What streaming architecture offers
A streaming architecture, rather than collecting data and processing it in bulk at intervals, processes each event as it arrives. The pipeline is always running. Results are updated continuously.
Apache Kafka, which LinkedIn open-sourced in 2011 and which by 2014 had become the most-discussed tool in this space, is built around this model. It acts as a durable, high-throughput log of events. Consumers read from that log in near-real time, and because the log is retained, multiple downstream systems can process the same stream independently without interfering with each other.

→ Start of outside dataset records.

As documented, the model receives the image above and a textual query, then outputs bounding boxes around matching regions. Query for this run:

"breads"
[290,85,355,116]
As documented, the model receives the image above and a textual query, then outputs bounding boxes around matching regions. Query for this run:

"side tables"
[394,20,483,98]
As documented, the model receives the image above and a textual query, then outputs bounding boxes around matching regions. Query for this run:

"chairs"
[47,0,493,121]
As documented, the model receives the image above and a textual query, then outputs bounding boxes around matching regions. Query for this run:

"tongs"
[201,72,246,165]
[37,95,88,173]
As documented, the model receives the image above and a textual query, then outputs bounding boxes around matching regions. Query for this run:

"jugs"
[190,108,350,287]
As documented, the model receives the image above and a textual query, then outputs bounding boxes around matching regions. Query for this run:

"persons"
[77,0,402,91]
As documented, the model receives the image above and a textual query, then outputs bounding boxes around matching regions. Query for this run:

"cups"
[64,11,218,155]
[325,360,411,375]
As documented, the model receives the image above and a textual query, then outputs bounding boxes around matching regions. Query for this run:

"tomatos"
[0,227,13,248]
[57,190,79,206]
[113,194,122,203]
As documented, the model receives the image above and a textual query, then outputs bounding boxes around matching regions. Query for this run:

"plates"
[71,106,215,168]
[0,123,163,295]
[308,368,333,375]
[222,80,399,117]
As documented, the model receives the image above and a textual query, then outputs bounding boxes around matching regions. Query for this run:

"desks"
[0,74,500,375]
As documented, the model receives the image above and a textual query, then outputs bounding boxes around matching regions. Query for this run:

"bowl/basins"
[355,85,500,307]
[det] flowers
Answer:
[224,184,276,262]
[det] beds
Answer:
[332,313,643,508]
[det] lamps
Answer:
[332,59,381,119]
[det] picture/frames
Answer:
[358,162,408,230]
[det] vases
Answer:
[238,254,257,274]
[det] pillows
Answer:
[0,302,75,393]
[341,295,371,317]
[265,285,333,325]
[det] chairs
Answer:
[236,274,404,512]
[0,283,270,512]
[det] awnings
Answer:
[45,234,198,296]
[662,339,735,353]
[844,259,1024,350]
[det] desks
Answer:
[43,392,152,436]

The practical implication is that you can have fraud detection, analytics, and operational alerting all reading from the same event stream, each at its own pace, without any of them blocking the others.
The complexity that comes with it
Streaming pipelines are not a strict improvement over batch jobs. They are a different trade-off. When real-time is justified and when a nightly batch is the honest choice depends on latency requirements that most teams underspecify before committing to streaming infrastructure. Batch jobs are easier to reason about, easier to rerun when something goes wrong, and easier to test. You can inspect the input file, run the job, check the output.
A streaming pipeline is always in motion. Debugging it requires different tools and different mental models. Handling late-arriving events - data that arrives out of order because of network delays or retries - requires explicit design decisions that batch processing simply does not face.
The operational overhead is also higher. Kafka clusters require tuning and monitoring. Failure modes are more complex than "the job failed at 2 AM."
When it is worth considering
The threshold I use: if your business is losing something measurable because key decisions are made on data that is hours old when it could be minutes old, streaming is worth the conversation. If the main reason you want it is that it sounds more modern than batch jobs, it is probably not worth the operational complexity at your current scale.
Fraud detection, real-time inventory management, live operational dashboards for manufacturing or logistics - these are cases where the latency reduction is genuinely valuable. Standard analytics reporting for management is usually not.
A practical note on getting there
Very few teams jump directly from batch to full streaming. The more common path is a hybrid: keep existing batch processes for stable reporting, and add streaming only for the specific use cases where real-time matters. Kafka's log-retention model actually supports this well - you can run batch consumers alongside streaming consumers on the same data.
That incremental path is less dramatic but much more manageable.